Curriculum
Below I present a brief summary of my skills, educational, experience, and teaching background. Next, if you’re willing, you can read a brief history of my journey.
Skills
Timeline
Short History
I was “trained” in the culture of data modeling. I don’t think it could have been any other way, because the concept was to be a financial researcher from a young age, with the goal of extracting knowledge about the nature of the relationship between response variables and explanatory variables.
So, over the last two decades, I’ve evaluated hundreds (yes, hundreds of articles and consulting reports!) of databases using classical statistical approaches such as Descriptive Analysis, Bivariate Analysis, ANOVA, Regression Analysis, Multivariate Analysis, Generalized Linear Model, Generalized Estimating Equation, Generalized Mixed Model, Time Series Analysis, Structural Equation Modeling, Spatial Analysis, Item Response Theory, and Computational Simulation.

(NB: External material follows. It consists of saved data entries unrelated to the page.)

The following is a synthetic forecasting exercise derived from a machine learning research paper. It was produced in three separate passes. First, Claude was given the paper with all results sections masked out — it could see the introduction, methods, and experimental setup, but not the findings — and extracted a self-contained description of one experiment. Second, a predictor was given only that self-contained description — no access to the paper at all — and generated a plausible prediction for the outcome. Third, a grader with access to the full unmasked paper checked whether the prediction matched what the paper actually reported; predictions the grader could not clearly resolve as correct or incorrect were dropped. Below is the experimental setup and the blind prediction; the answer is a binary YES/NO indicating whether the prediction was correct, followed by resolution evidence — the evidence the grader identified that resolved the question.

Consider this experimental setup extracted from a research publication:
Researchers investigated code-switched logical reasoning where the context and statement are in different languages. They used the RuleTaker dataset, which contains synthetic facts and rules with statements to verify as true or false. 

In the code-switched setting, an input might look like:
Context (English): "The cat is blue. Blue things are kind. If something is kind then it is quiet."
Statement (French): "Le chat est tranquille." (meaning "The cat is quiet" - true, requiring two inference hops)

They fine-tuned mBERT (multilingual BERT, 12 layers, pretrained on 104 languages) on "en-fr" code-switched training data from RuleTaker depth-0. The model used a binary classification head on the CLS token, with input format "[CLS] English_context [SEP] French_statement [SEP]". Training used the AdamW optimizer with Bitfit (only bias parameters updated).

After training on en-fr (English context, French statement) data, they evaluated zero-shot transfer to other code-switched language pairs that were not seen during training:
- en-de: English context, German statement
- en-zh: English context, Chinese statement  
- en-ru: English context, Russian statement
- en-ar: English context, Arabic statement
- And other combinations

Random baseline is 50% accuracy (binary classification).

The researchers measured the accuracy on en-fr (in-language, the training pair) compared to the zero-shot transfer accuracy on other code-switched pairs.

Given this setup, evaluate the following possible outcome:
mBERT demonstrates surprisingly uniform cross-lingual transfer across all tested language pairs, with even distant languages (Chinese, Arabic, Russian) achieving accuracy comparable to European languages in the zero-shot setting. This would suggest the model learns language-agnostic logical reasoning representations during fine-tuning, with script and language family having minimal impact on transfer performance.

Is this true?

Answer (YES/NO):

The Econometrics discipline was my foundation for the first 15 years; however, in the last seven years, I have focused on the Psychometrics discipline, due to a high demand to work with latent variables and validate measurement instruments, and, of course, because I have fallen in love with psychometrics techniques. Anyway, I’ve always worked with health experts during this time, so I’m comfortable with their procedures and language. In this context, I attempted to master a variety of proprietary software, including Excel, SPSS, Stata, Eviews, Amos, SmartPLS, and Statistica, as well as open-source software, including R, JASP, jamovi, GPower, and GeoDa.
However, in recent years, especially after 2020, I have focused my efforts on algorithmic modeling culture in order to work with massive databases and focus on prediction. As a result, I have worked to improve my understanding of the following machine learning techniques: Lasso and Ridge Regressions, KNN, Random Forests, Bagging, Boosting, Neural Networks, and Support Vector Machines (SVM). Other subjects in this culture (Linear Regression, Logistics and Stepwise, Decision Trees, Discriminant Analysis, Cluster Analysis, and Principal Components Analysis) are familiar to me because they are already widely used in the data modeling culture, and I have worked on them in dozens of situations.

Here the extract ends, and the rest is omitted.